Instruction: Reproduce every line of the records below word for word, omitting the pictures from your answer.

Records taken from a collection

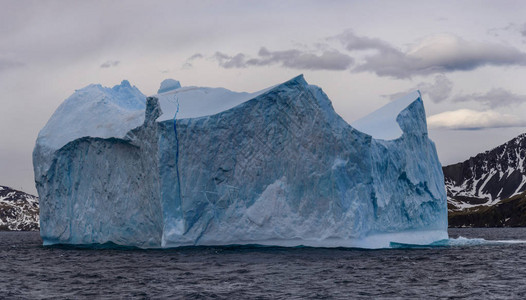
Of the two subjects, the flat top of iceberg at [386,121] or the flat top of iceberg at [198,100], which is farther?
the flat top of iceberg at [386,121]

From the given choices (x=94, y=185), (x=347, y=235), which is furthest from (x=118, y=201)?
(x=347, y=235)

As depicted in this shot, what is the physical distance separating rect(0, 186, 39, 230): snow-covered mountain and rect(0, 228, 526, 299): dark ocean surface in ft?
356

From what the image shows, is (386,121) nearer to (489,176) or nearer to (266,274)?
(266,274)

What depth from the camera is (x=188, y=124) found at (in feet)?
74.1

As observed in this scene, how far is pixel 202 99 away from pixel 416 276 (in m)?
11.4

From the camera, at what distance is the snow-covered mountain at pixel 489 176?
12256cm

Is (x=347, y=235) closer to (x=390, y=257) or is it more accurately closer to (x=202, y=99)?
(x=390, y=257)

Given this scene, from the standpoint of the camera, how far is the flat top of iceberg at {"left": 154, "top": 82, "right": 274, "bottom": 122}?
22.9 metres

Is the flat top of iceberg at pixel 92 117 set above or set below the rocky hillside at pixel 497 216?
above

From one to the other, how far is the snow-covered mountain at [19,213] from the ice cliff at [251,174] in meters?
105

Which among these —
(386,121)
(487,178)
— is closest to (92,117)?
(386,121)

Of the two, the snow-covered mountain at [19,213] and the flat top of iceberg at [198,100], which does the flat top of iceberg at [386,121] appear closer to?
the flat top of iceberg at [198,100]

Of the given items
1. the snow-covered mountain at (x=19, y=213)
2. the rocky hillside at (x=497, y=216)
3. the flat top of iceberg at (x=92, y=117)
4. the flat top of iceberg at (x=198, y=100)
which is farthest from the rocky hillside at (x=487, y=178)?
the flat top of iceberg at (x=198, y=100)

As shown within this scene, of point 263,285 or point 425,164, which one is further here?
point 425,164
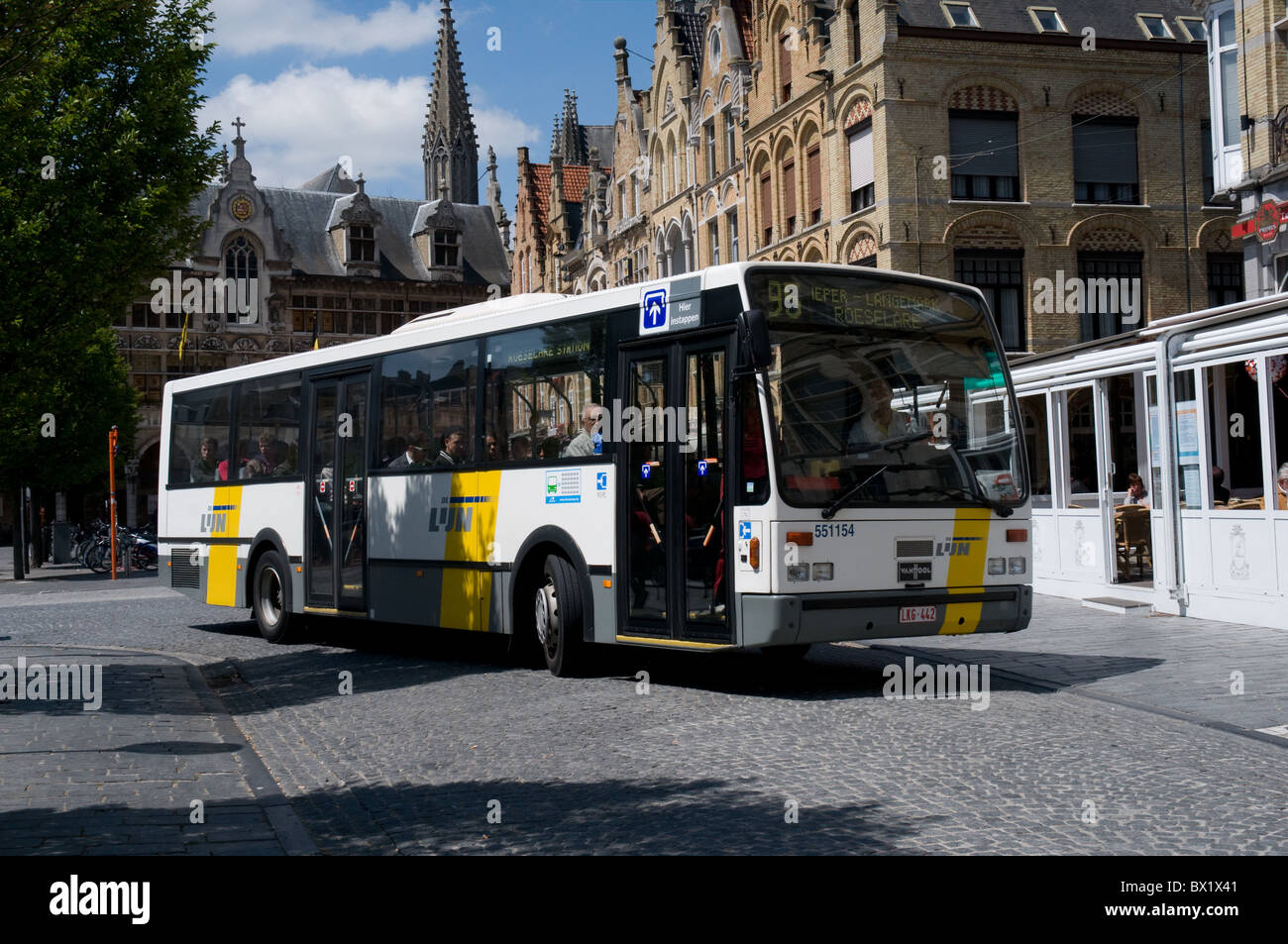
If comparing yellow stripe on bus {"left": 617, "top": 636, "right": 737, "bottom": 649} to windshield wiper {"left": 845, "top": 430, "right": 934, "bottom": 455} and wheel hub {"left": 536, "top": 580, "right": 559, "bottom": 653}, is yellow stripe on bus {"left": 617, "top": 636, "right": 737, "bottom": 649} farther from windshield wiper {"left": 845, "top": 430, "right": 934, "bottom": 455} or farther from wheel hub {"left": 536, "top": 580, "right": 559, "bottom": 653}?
windshield wiper {"left": 845, "top": 430, "right": 934, "bottom": 455}

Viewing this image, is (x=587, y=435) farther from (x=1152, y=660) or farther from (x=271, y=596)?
(x=271, y=596)

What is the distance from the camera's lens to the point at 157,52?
20078mm

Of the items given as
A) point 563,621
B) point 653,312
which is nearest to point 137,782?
point 563,621

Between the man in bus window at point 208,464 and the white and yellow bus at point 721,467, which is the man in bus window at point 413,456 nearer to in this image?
the white and yellow bus at point 721,467

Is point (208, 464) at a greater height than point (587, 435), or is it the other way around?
point (208, 464)

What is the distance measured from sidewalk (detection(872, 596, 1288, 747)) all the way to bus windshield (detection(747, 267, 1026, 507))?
157 cm

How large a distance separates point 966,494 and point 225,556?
10072mm

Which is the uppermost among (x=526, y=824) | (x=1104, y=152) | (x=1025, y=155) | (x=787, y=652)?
(x=1104, y=152)

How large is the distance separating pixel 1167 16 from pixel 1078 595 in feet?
67.5

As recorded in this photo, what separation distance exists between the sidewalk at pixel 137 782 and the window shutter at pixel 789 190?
26.3 meters

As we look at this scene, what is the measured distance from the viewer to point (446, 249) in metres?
74.0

Complete answer:
Of the two subjects, the flat top of iceberg at [386,121] or the flat top of iceberg at [198,100], which is farther?
the flat top of iceberg at [386,121]

From the given choices (x=94, y=185), (x=347, y=235), which is furthest from (x=118, y=201)?
(x=347, y=235)

As depicted in this shot, what is the physical distance separating rect(0, 186, 39, 230): snow-covered mountain and rect(0, 228, 526, 299): dark ocean surface in ft?
356

From what the image shows, is (386,121) nearer to (489,176) or nearer to (266,274)?
(266,274)

What depth from the camera is (x=188, y=124) found at (in feet)?
74.1

As observed in this scene, how far is pixel 202 99 away from pixel 416 276 (in m)?
11.4

From the camera, at what distance is the snow-covered mountain at pixel 489 176?
12256cm

Is (x=347, y=235) closer to (x=390, y=257) or is it more accurately closer to (x=202, y=99)?
(x=390, y=257)

Given this scene, from the standpoint of the camera, how far is the flat top of iceberg at {"left": 154, "top": 82, "right": 274, "bottom": 122}?
22.9 metres

Is the flat top of iceberg at pixel 92 117 set above or set below the rocky hillside at pixel 497 216?
above

From one to the other, how far is the snow-covered mountain at [19,213] from the ice cliff at [251,174] in meters?
105

Which among these —
(386,121)
(487,178)
— is closest to (92,117)?
(386,121)

Of the two, the snow-covered mountain at [19,213] and the flat top of iceberg at [198,100], which does the flat top of iceberg at [386,121] appear closer to?
the flat top of iceberg at [198,100]

Of the given items
1. the snow-covered mountain at (x=19, y=213)
2. the rocky hillside at (x=497, y=216)
3. the flat top of iceberg at (x=92, y=117)
4. the flat top of iceberg at (x=198, y=100)
which is farthest from the rocky hillside at (x=487, y=178)?
the flat top of iceberg at (x=198, y=100)

As shown within this scene, of point 263,285 or point 425,164, which one is further here?
point 425,164
If comparing yellow stripe on bus {"left": 617, "top": 636, "right": 737, "bottom": 649} to windshield wiper {"left": 845, "top": 430, "right": 934, "bottom": 455} and wheel hub {"left": 536, "top": 580, "right": 559, "bottom": 653}, is yellow stripe on bus {"left": 617, "top": 636, "right": 737, "bottom": 649} farther from windshield wiper {"left": 845, "top": 430, "right": 934, "bottom": 455} or farther from wheel hub {"left": 536, "top": 580, "right": 559, "bottom": 653}?
windshield wiper {"left": 845, "top": 430, "right": 934, "bottom": 455}

Viewing this image, is (x=587, y=435) farther from (x=1152, y=660) or farther from (x=271, y=596)?
(x=271, y=596)

What is the distance from the camera's lens to the point at 157,52?
20078mm

Of the items given as
A) point 563,621
B) point 653,312
which is nearest to point 137,782?
point 563,621

Between the man in bus window at point 208,464 and the white and yellow bus at point 721,467, which is the man in bus window at point 413,456 nearer to in this image?
the white and yellow bus at point 721,467

Is point (208, 464) at a greater height than point (587, 435), or is it the other way around?
point (208, 464)

What is the distance measured from sidewalk (detection(872, 596, 1288, 747)) all the way to bus windshield (detection(747, 267, 1026, 507))?
157 cm

How large a distance separates point 966,494 and point 225,556?
10072mm

Which is the uppermost among (x=526, y=824) | (x=1104, y=152) | (x=1025, y=155) | (x=787, y=652)?
(x=1104, y=152)

How large is the distance separating pixel 1167 16 from pixel 1078 595 in feet?
67.5

As recorded in this photo, what separation distance exists between the sidewalk at pixel 137 782 and the window shutter at pixel 789 190?
26.3 meters

As we look at this scene, what is the measured distance from the viewer to point (446, 249) in metres?
74.0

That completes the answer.